According to the New York Times
, legislators contacted by Smith were so off-put by the methods of his whistleblowing approach that they found it difficult to heed his message. And several times before FDA executives authorized internally a secret e-mail snooping program to determine the nature and frequency of Smith’s leaks, the body was rebuffed by the Office of the Inspector General in its attempts to bring charges against the doctor.

Then there’s the discovery that a sealed lawsuit brought by Smith and some of his colleagues would have seen them personally benefit from any legal action enacted against the FDA, the Times reports—a tactic the paper said Smith had successfully leveraged into several hundreds of thousands of dollars in damages from previous employers.

Without even determining where the balance of moral authority rests in this case, the brinksmanship employed by both sides depicts a high-stakes environment of internal strife in which a handful of influencers hold in their palms the fates of years of development, millions of dollars, and the welfare of countless patients.

Although the 2.3% sales tax would function as an indirect check against charges of stonewalling technological development (with so much direct revenue on the line, the government would hold the hammer in such a scenario), free-market capitalists argue it simultaneously makes it impossible for manufacturers to drive domestic production of these technologies once they’re approved.
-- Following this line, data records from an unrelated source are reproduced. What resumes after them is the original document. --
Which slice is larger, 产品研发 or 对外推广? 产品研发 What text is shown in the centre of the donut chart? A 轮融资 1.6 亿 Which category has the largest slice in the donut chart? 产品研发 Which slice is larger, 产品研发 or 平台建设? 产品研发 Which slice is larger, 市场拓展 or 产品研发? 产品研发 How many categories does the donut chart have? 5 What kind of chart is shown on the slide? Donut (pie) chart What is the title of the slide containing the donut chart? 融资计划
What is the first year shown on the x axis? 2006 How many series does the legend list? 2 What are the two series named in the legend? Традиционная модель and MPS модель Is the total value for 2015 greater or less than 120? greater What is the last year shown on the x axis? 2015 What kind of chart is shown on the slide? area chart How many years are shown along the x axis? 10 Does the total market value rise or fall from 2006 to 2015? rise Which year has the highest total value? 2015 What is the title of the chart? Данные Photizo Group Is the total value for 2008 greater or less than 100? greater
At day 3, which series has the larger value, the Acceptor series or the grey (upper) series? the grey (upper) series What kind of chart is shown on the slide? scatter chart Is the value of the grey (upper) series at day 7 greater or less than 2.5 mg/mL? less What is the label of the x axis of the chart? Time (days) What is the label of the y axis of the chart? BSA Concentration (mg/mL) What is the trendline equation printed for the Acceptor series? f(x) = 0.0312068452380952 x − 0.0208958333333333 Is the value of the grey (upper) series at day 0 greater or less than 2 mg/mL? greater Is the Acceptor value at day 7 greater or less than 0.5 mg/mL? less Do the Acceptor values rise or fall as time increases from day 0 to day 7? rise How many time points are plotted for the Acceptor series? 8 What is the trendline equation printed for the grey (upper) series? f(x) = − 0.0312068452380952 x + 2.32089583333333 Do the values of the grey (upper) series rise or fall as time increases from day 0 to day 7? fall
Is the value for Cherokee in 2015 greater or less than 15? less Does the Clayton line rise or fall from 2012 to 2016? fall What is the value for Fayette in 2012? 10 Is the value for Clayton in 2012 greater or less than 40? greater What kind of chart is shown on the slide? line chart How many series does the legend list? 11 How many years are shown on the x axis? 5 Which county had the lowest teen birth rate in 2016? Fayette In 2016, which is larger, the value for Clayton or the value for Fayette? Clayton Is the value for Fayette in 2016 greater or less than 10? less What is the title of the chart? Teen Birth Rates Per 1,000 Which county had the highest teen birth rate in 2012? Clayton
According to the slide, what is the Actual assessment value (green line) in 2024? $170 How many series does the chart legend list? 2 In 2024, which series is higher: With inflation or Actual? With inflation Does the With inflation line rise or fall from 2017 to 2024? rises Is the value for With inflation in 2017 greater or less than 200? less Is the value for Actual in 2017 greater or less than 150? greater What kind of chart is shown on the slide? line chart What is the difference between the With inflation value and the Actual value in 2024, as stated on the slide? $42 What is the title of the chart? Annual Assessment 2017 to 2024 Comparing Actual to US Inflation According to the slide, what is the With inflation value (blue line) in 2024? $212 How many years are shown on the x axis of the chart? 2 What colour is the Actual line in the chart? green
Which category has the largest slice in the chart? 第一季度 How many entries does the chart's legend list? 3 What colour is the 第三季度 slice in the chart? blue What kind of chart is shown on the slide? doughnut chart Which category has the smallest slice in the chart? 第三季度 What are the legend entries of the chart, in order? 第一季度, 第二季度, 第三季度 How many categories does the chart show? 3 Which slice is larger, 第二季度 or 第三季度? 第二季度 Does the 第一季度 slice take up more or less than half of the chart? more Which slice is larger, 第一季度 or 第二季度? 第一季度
Hsieh claims that in addition to the example provided by Cook, Stryker will cut 5% of its workforce to offset the bottom-line impact of the tax, and manufacturers like Medtronic say “the tax will cut into its investments in future products.”

These rumblings may be the early signifiers of greater pass-through costs on the client side, as Hsieh says, or they may represent the immediate necessity for an overhaul in the device approval process upon which every other aspect of the manufacturing market hinges. In either case, the ultimate impact to the market from these events has yet to be felt in full.

“In medicine, as in the rest of technology, progress tends to follows a roughly exponential curve,” he wrote. “Seemingly small barriers to early innovations can deprive us of enormous future gains.”